In this study, no statistically significant relationship was determined between women’s age, employment, and marital status and their health beliefs and perceptions of fear and fatalism. A relationship was found between fatalism and age, and education level and behaviors regarding mammography (18). It has been reported that a low educational level increases fatalism and reduces participation in screenings, and that fatalism reduces self-efficacy and motivation in preventive health behaviors (32). Moreover, a low level of sensitivity and high degree of fatalism are correlated with age and education (4). In another study, on highly educated women, sensitivity towards breast cancer was low, self-efficacy was high, but fear and fatalism scores were lower and they were knowledgeable about breast cancer (33). It was determined that following a breast cancer diagnosis, with the exception of women from a higher income group, education, fatalism, age, a history of breast cancer, and marital status did not have an effect on whether women researched their medical condition, and women’s degree of fatalism was at a low level (34). Some studies stress that fatalism increases in parallel to age (33). The present study addresses the relationship between fatalism and age. The findings obtained could suggest that the degree of fatalism experienced and the influence of religion do not change significantly between generations. There is a need for studies that provide solid evidence that fatalism and fear are barriers to participating in cancer screenings.

4.1. Conclusions

This study is important in determining women’s health beliefs, breast cancer fears, and the fatalism associated with the early diagnosis of breast cancer and to provide impetus for future studies. In the present study, it was predicted that women would have higher degrees of fatalism, but there was no association between participating in screening, fear, and fatalism. The findings obtained suggest that women have higher perceptions of the benefits of BSE and mammography and a high degree of self-efficacy. Additionally, it was determined in this study that women’s perceptions of barriers to BSE and mammography were at a high level. Moreover, it was found that the participation of women in breast cancer screenings was not adequate.
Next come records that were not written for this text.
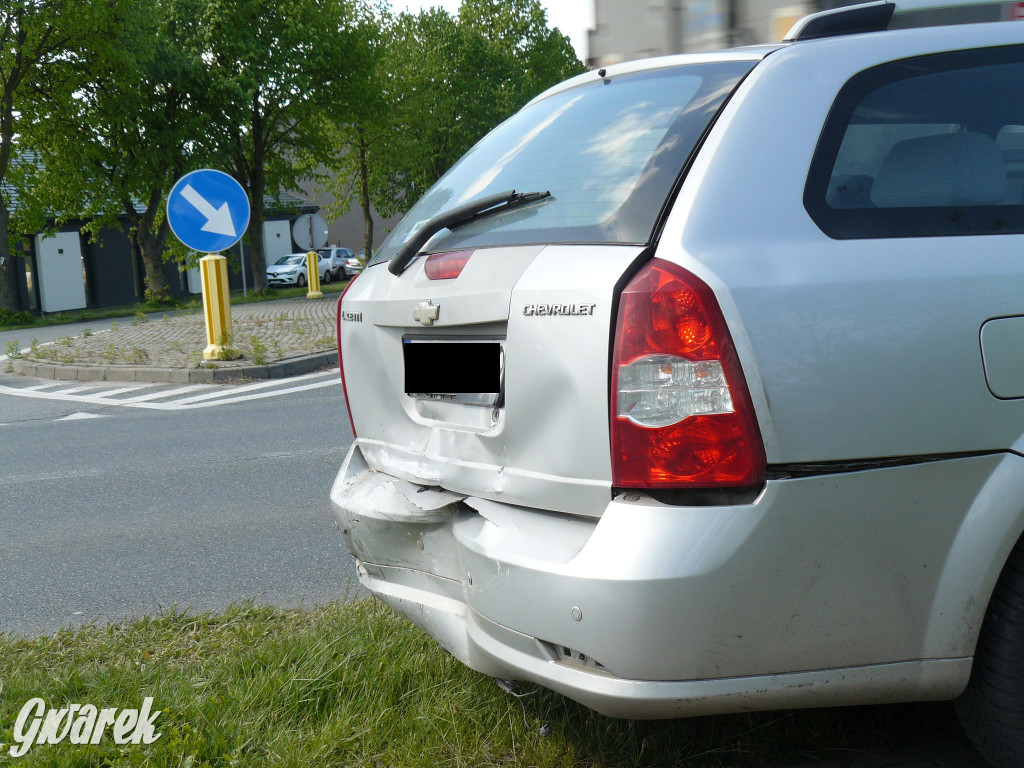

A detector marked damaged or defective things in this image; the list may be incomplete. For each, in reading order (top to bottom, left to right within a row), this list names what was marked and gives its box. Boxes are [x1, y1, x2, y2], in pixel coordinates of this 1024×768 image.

crumpled rear bumper [328, 440, 976, 716]
damaged silver chevrolet [336, 3, 1024, 764]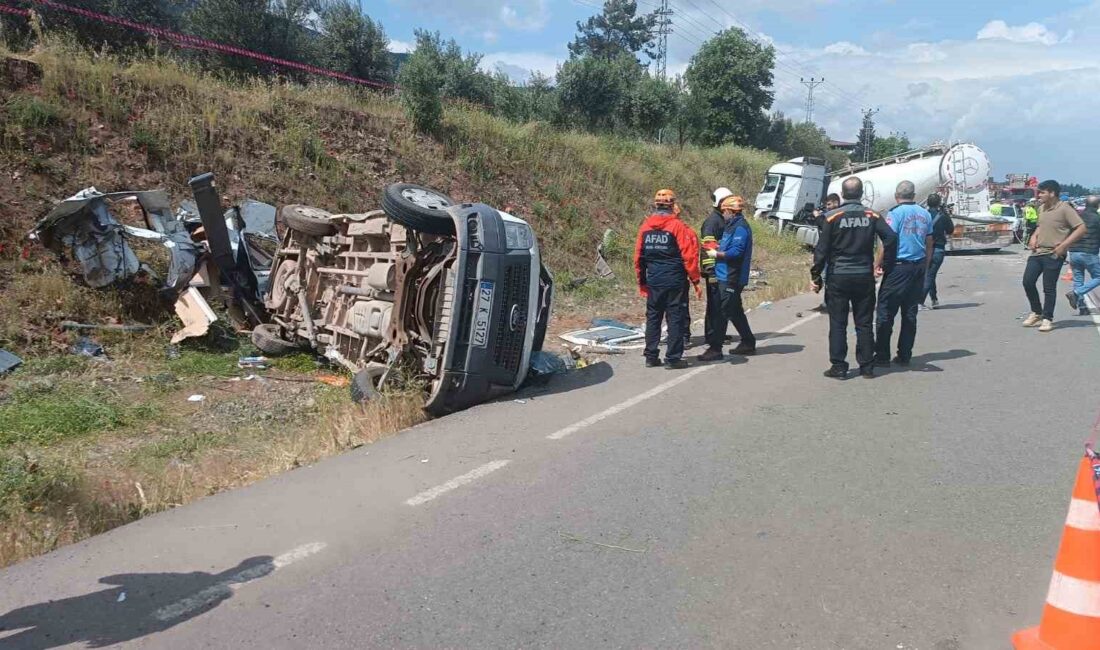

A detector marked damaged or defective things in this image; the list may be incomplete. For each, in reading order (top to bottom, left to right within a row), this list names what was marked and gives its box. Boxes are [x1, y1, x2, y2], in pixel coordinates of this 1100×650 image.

broken vehicle panel [260, 185, 554, 413]
crushed car part [261, 182, 554, 417]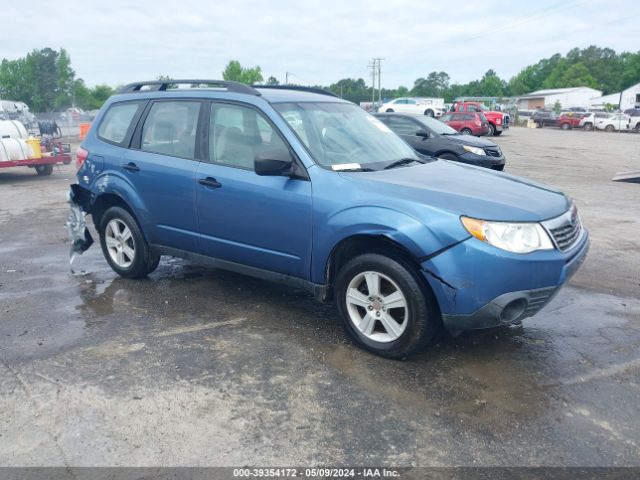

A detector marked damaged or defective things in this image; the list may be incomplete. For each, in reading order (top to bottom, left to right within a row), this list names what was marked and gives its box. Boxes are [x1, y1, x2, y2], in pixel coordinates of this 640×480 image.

damaged front bumper [66, 185, 94, 264]
damaged front bumper [420, 232, 592, 330]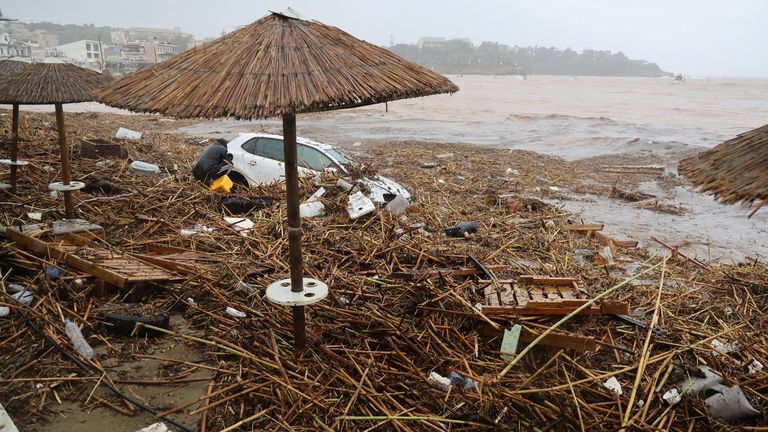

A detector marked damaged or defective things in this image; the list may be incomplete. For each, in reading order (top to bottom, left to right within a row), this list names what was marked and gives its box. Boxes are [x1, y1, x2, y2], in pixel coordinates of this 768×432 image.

broken wooden board [7, 230, 178, 286]
broken wooden board [130, 243, 222, 274]
broken wooden board [484, 278, 628, 316]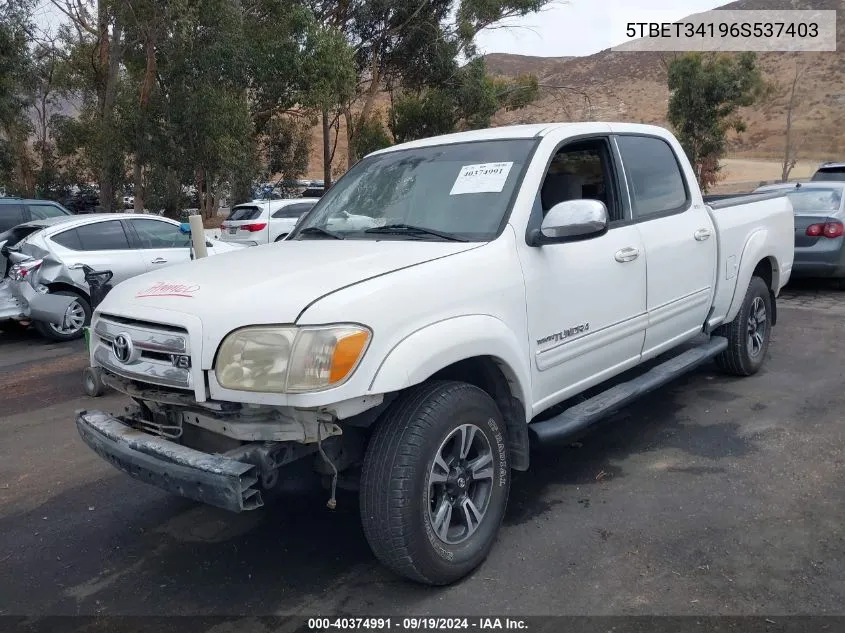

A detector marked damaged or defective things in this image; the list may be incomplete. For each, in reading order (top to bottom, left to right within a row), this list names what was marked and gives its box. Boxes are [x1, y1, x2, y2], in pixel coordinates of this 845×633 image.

damaged vehicle [0, 212, 244, 340]
damaged vehicle [76, 124, 796, 588]
damaged front bumper [78, 408, 266, 512]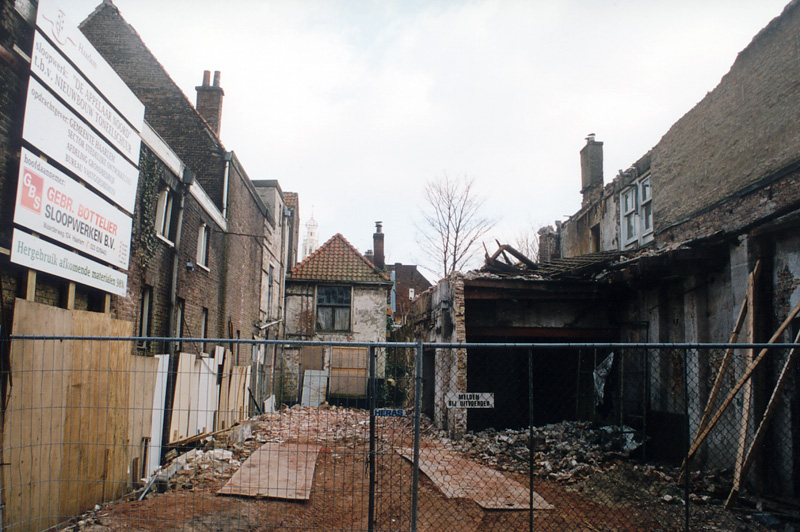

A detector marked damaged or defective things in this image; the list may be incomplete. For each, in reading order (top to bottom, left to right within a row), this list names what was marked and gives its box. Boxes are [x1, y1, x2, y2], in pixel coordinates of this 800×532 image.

damaged structure [418, 0, 800, 498]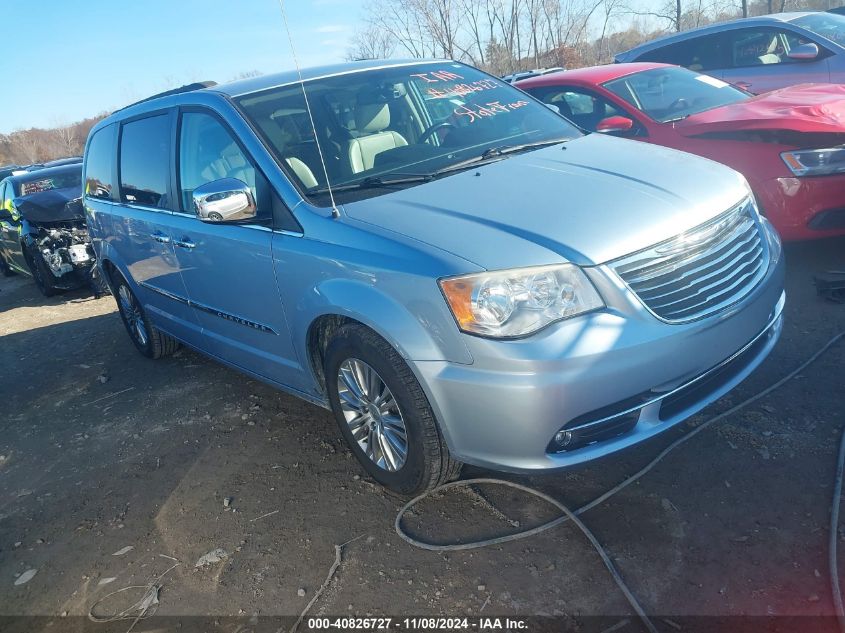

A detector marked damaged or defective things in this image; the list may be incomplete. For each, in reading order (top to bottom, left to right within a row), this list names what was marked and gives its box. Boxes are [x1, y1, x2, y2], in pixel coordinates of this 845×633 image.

wrecked car [0, 167, 104, 298]
wrecked car [516, 62, 844, 239]
red car damaged front end [672, 83, 844, 239]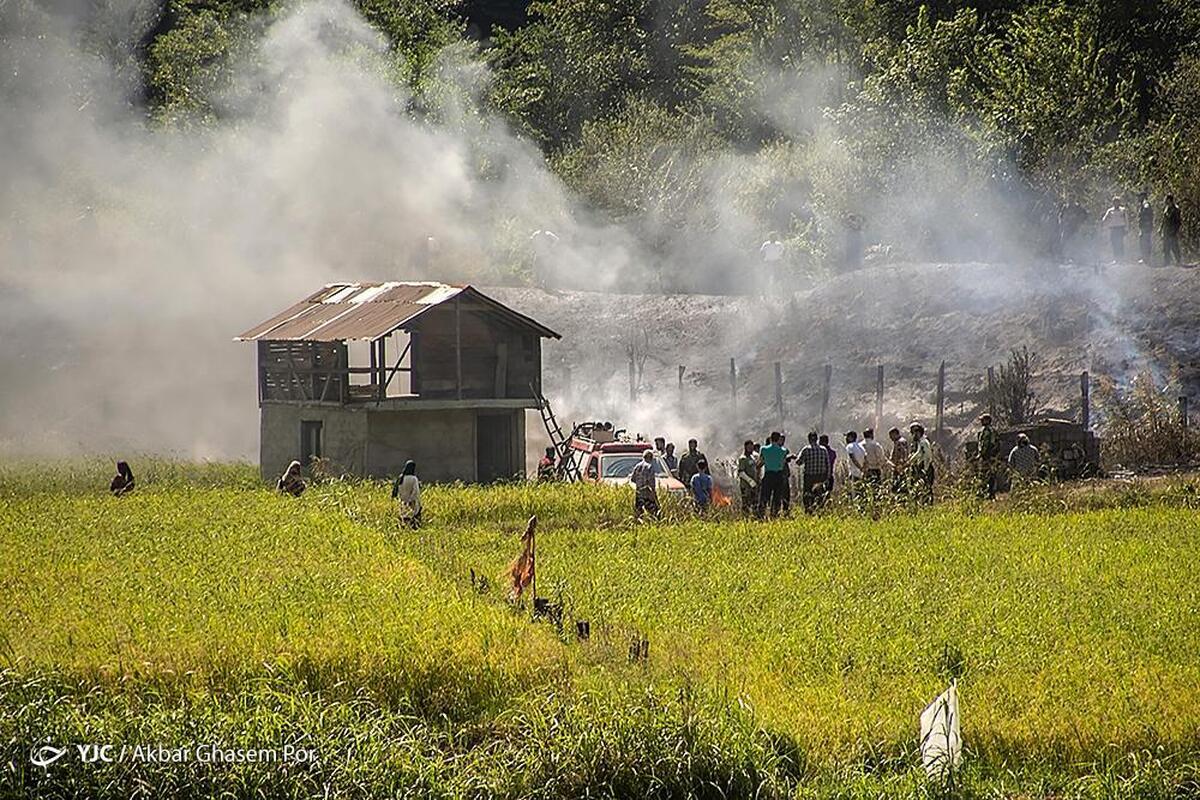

When it is considered that breast cancer fear and fatalism among women are a major cultural factor influencing behaviors around health, it can be suggested that this study be repeated with larger and/or more diverse sample groups. There is a need for further national and international cooperation to assess women’s health beliefs, breast cancer fears, and the fatalism they experience associated with an early diagnosis of breast cancer. In the future, researchers could investigate these variables by assessing and questioning the messages given to women by the health care system, the media, and in school.

This study has several limitations. The first is the size of the sample group, which consists only of Muslim women participating in the Quran classes. The research sample could be a limitation and is a barrier to generalizing the results. A larger sample group and comparative descriptive studies would be helpful for generalizing the universe outside the target population. The second limitation is that study’s results assumed that respondents answered the survey questions honestly. However, some women might have given the answers expected from them instead of their own opinions. The third limitation is that the women included in the sample of this study had similar characteristics, rather than coming from distinct groups within society. Since the study is descriptive in nature, the results may not reveal the relationship between factors, which have an effect on breast cancer screening and the fear and fatalism experienced by the women.